As a kid, I have always been amazed by how much gifts my teachers received every Christmas. I, for one, have made sure back then that my mom bought a gift for my homeroom teacher and all my subject teachers every Christmas. Poor mom. But what can she do? I was a kid under the spell of my teachers’ whatever charm and authority.
Now that I am a teacher, I guess this charm, authority and maybe the innocent wanting to be on the better of side of a teacher is still at work. Good for me, I guess. I wouldn’t have it any other way as I have and will always be a fan of the entire system of gift giving–shopping, wrapping, giving, and opening of gifts. I simply find joy in simple act of receiving or giving a gift no matter how modest the gift itself is. Add to that the simple element of surprise of (supposedly) not knowing what’s inside the packaging.

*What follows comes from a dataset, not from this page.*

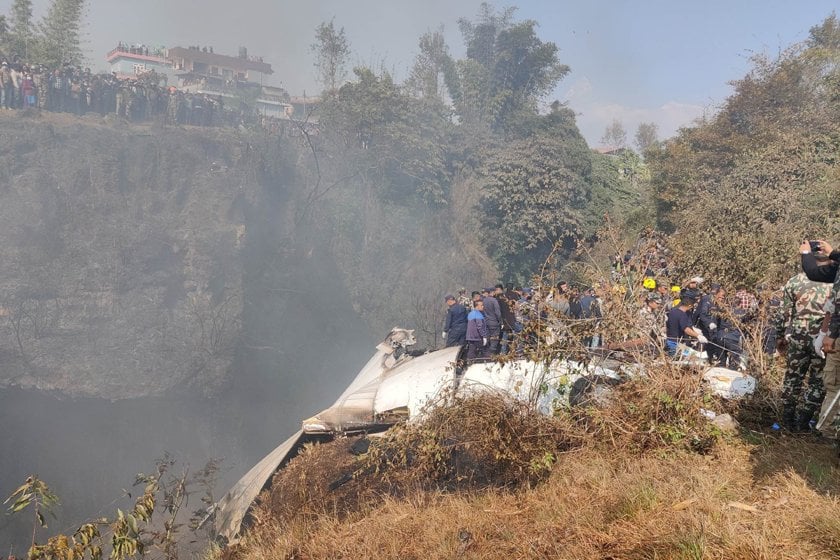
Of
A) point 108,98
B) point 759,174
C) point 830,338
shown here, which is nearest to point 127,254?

Which brings me to this this next statement: Christmas wish lists are nonsense.
Wish lists work on the premise that to avoid frustrations in receiving gifts, one writes what he wants and the giver will simply choose among them.

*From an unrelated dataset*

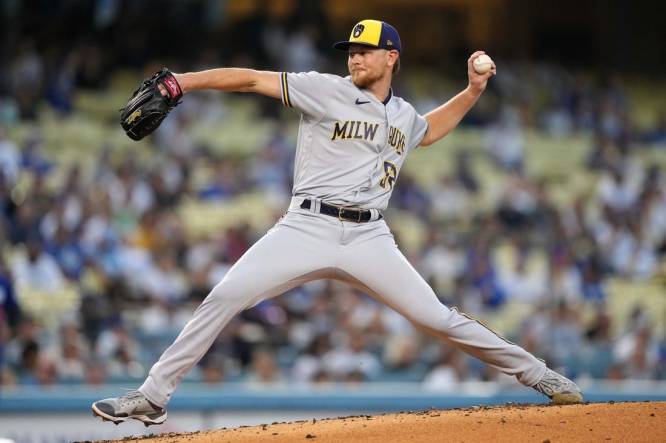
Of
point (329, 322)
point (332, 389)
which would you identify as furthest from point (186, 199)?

Though the premise is logical, it becomes impractical and unecessary. Why not give that someone the money to buy what he wants and forget about all the wrappings and surprises since the receiver knows what he will be receiving anyway (or at least things he might receive)?
Gift giving is all about sharing, thoughtfulness, mystery and surprise. It is not about getting what we want. We can hope for what we want but it all lies in the hands of the giver. Part of the giver’s responsibility then is thinking creatively WHAT SOMEONE NEEDS BUT WILL NOT BUY FOR HIM/HERSELF (Penny, Big Bang Theory). Naturally however, there will be times when we won’t like what we receive and times when we will immensely like what we receive–this is what makes gift giving exciting and fun.
Then again, this is just me and my old-school thinking. I, myself, couldn’t and wouldn’t complain as being a teacher gives me a lot of chances on the won’t-like-will-like dichotomy of gift giving. Check out my car’s trunk on my students’ Christmas party.
See why I can’t complain?😀 Happy holidays!